• Work to complete:
Pull out each line of the listing below that includes the string "viewBox".

***

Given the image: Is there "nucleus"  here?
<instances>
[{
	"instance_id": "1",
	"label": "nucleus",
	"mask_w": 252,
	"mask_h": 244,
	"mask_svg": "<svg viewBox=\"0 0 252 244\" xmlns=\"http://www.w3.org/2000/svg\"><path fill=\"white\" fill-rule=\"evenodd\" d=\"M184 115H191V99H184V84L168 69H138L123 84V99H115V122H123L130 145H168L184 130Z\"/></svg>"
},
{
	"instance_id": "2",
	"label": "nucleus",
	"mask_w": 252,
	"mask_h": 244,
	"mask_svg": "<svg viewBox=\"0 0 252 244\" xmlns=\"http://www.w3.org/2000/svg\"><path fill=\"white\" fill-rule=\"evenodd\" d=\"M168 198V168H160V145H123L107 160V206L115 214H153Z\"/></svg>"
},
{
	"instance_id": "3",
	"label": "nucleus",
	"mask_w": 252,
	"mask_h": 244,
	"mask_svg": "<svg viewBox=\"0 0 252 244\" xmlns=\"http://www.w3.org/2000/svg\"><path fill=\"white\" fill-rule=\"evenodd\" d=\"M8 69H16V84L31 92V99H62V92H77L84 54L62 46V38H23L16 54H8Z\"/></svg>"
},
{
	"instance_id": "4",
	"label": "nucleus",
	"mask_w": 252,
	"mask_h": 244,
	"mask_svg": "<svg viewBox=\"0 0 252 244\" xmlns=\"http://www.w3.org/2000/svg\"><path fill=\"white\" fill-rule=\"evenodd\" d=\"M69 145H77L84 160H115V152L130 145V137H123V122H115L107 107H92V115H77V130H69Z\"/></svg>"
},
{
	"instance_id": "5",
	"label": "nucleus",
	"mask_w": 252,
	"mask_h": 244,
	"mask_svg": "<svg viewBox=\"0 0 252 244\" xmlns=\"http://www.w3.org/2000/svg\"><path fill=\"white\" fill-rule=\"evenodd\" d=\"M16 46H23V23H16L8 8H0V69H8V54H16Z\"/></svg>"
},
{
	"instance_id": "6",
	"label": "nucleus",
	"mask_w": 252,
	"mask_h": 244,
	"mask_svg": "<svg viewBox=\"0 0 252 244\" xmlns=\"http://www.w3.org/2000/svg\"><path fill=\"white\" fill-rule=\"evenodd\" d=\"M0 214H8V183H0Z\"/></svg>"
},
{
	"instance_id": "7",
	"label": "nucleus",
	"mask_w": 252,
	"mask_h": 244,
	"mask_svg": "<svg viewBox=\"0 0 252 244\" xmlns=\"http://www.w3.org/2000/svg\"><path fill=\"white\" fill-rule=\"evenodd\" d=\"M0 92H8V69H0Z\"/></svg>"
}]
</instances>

***

• Solution:
	"mask_svg": "<svg viewBox=\"0 0 252 244\" xmlns=\"http://www.w3.org/2000/svg\"><path fill=\"white\" fill-rule=\"evenodd\" d=\"M184 115H191V99H184V84L168 69H138L123 84V99H115V122H123L130 145H168L184 130Z\"/></svg>"
	"mask_svg": "<svg viewBox=\"0 0 252 244\" xmlns=\"http://www.w3.org/2000/svg\"><path fill=\"white\" fill-rule=\"evenodd\" d=\"M168 198V168H160V145H123L107 160V206L115 214H153Z\"/></svg>"
	"mask_svg": "<svg viewBox=\"0 0 252 244\" xmlns=\"http://www.w3.org/2000/svg\"><path fill=\"white\" fill-rule=\"evenodd\" d=\"M8 69H16V84L31 92V99H62V92H77L84 54L62 46V38H23L16 54H8Z\"/></svg>"
	"mask_svg": "<svg viewBox=\"0 0 252 244\" xmlns=\"http://www.w3.org/2000/svg\"><path fill=\"white\" fill-rule=\"evenodd\" d=\"M69 145H77L84 160H115V152L130 145V137H123V122H115L107 107H92V115H77V130H69Z\"/></svg>"
	"mask_svg": "<svg viewBox=\"0 0 252 244\" xmlns=\"http://www.w3.org/2000/svg\"><path fill=\"white\" fill-rule=\"evenodd\" d=\"M16 46H23V23H16L8 8H0V69H8V54H16Z\"/></svg>"
	"mask_svg": "<svg viewBox=\"0 0 252 244\" xmlns=\"http://www.w3.org/2000/svg\"><path fill=\"white\" fill-rule=\"evenodd\" d=\"M0 214H8V183H0Z\"/></svg>"
	"mask_svg": "<svg viewBox=\"0 0 252 244\" xmlns=\"http://www.w3.org/2000/svg\"><path fill=\"white\" fill-rule=\"evenodd\" d=\"M0 92H8V69H0Z\"/></svg>"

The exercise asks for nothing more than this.